● **What is expected**: Restate the material below word for word, from its first line to its last.

── Records supplied

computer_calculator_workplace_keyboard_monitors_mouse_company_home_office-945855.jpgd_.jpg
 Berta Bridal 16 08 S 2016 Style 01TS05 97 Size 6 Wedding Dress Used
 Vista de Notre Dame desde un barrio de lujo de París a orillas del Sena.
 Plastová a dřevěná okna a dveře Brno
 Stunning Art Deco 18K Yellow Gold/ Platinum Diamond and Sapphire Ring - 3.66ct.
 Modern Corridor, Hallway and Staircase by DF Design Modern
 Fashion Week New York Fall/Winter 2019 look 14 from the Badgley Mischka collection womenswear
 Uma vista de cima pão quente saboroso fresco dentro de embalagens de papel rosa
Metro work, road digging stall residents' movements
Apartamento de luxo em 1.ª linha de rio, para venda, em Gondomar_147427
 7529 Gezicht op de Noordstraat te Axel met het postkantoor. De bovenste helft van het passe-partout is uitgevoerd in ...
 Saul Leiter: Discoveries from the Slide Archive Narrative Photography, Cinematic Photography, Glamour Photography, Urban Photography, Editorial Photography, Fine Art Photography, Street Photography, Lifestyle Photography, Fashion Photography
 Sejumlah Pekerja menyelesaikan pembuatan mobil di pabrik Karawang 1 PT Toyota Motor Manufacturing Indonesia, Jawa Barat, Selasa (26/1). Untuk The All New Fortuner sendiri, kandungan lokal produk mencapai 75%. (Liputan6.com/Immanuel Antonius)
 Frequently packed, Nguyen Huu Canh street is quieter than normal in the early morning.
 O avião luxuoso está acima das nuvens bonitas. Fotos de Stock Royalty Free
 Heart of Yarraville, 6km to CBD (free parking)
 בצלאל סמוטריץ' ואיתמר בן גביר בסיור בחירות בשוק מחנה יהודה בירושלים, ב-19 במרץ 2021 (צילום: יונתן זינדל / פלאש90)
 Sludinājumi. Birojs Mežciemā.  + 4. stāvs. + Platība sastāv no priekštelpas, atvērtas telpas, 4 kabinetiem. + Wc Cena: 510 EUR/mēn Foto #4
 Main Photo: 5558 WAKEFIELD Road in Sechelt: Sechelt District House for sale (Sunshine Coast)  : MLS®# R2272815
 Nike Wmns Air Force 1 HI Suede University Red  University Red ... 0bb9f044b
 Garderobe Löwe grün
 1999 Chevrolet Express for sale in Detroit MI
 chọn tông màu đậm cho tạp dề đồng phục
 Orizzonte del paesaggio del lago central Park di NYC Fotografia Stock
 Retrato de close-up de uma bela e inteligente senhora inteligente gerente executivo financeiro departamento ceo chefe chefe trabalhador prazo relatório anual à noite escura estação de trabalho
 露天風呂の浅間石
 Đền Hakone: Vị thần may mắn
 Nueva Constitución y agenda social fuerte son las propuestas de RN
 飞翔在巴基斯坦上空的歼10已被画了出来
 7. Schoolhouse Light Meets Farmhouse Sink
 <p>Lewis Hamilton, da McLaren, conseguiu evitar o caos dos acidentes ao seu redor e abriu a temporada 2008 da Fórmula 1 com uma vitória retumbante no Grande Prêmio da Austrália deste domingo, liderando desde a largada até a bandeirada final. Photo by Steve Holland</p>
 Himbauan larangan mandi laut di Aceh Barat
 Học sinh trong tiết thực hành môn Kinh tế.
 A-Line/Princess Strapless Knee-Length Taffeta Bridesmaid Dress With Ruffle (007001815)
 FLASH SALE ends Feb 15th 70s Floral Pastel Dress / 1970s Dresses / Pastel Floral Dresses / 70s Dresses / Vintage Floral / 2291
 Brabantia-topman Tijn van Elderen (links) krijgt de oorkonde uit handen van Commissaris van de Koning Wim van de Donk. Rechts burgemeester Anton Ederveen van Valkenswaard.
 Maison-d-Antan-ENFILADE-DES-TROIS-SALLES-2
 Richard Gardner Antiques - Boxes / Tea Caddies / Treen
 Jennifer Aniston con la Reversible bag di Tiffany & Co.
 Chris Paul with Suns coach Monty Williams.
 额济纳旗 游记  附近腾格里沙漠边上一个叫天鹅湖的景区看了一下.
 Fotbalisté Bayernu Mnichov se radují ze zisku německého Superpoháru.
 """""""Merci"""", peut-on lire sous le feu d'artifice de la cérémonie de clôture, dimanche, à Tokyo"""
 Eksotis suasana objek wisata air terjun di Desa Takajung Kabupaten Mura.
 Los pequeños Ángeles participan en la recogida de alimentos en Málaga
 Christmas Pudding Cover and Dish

────

● **Exercise answer**:
computer_calculator_workplace_keyboard_monitors_mouse_company_home_office-945855.jpgd_.jpg
 Berta Bridal 16 08 S 2016 Style 01TS05 97 Size 6 Wedding Dress Used
 Vista de Notre Dame desde un barrio de lujo de París a orillas del Sena.
 Plastová a dřevěná okna a dveře Brno
 Stunning Art Deco 18K Yellow Gold/ Platinum Diamond and Sapphire Ring - 3.66ct.
 Modern Corridor, Hallway and Staircase by DF Design Modern
 Fashion Week New York Fall/Winter 2019 look 14 from the Badgley Mischka collection womenswear
 Uma vista de cima pão quente saboroso fresco dentro de embalagens de papel rosa
Metro work, road digging stall residents' movements
Apartamento de luxo em 1.ª linha de rio, para venda, em Gondomar_147427
 7529 Gezicht op de Noordstraat te Axel met het postkantoor. De bovenste helft van het passe-partout is uitgevoerd in ...
 Saul Leiter: Discoveries from the Slide Archive Narrative Photography, Cinematic Photography, Glamour Photography, Urban Photography, Editorial Photography, Fine Art Photography, Street Photography, Lifestyle Photography, Fashion Photography
 Sejumlah Pekerja menyelesaikan pembuatan mobil di pabrik Karawang 1 PT Toyota Motor Manufacturing Indonesia, Jawa Barat, Selasa (26/1). Untuk The All New Fortuner sendiri, kandungan lokal produk mencapai 75%. (Liputan6.com/Immanuel Antonius)
 Frequently packed, Nguyen Huu Canh street is quieter than normal in the early morning.
 O avião luxuoso está acima das nuvens bonitas. Fotos de Stock Royalty Free
 Heart of Yarraville, 6km to CBD (free parking)
 בצלאל סמוטריץ' ואיתמר בן גביר בסיור בחירות בשוק מחנה יהודה בירושלים, ב-19 במרץ 2021 (צילום: יונתן זינדל / פלאש90)
 Sludinājumi. Birojs Mežciemā.  + 4. stāvs. + Platība sastāv no priekštelpas, atvērtas telpas, 4 kabinetiem. + Wc Cena: 510 EUR/mēn Foto #4
 Main Photo: 5558 WAKEFIELD Road in Sechelt: Sechelt District House for sale (Sunshine Coast)  : MLS®# R2272815
 Nike Wmns Air Force 1 HI Suede University Red  University Red ... 0bb9f044b
 Garderobe Löwe grün
 1999 Chevrolet Express for sale in Detroit MI
 chọn tông màu đậm cho tạp dề đồng phục
 Orizzonte del paesaggio del lago central Park di NYC Fotografia Stock
 Retrato de close-up de uma bela e inteligente senhora inteligente gerente executivo financeiro departamento ceo chefe chefe trabalhador prazo relatório anual à noite escura estação de trabalho
 露天風呂の浅間石
 Đền Hakone: Vị thần may mắn
 Nueva Constitución y agenda social fuerte son las propuestas de RN
 飞翔在巴基斯坦上空的歼10已被画了出来
 7. Schoolhouse Light Meets Farmhouse Sink
 <p>Lewis Hamilton, da McLaren, conseguiu evitar o caos dos acidentes ao seu redor e abriu a temporada 2008 da Fórmula 1 com uma vitória retumbante no Grande Prêmio da Austrália deste domingo, liderando desde a largada até a bandeirada final. Photo by Steve Holland</p>
 Himbauan larangan mandi laut di Aceh Barat
 Học sinh trong tiết thực hành môn Kinh tế.
 A-Line/Princess Strapless Knee-Length Taffeta Bridesmaid Dress With Ruffle (007001815)
 FLASH SALE ends Feb 15th 70s Floral Pastel Dress / 1970s Dresses / Pastel Floral Dresses / 70s Dresses / Vintage Floral / 2291
 Brabantia-topman Tijn van Elderen (links) krijgt de oorkonde uit handen van Commissaris van de Koning Wim van de Donk. Rechts burgemeester Anton Ederveen van Valkenswaard.
 Maison-d-Antan-ENFILADE-DES-TROIS-SALLES-2
 Richard Gardner Antiques - Boxes / Tea Caddies / Treen
 Jennifer Aniston con la Reversible bag di Tiffany & Co.
 Chris Paul with Suns coach Monty Williams.
 额济纳旗 游记  附近腾格里沙漠边上一个叫天鹅湖的景区看了一下.
 Fotbalisté Bayernu Mnichov se radují ze zisku německého Superpoháru.
 """""""Merci"""", peut-on lire sous le feu d'artifice de la cérémonie de clôture, dimanche, à Tokyo"""
 Eksotis suasana objek wisata air terjun di Desa Takajung Kabupaten Mura.
 Los pequeños Ángeles participan en la recogida de alimentos en Málaga
 Christmas Pudding Cover and Dish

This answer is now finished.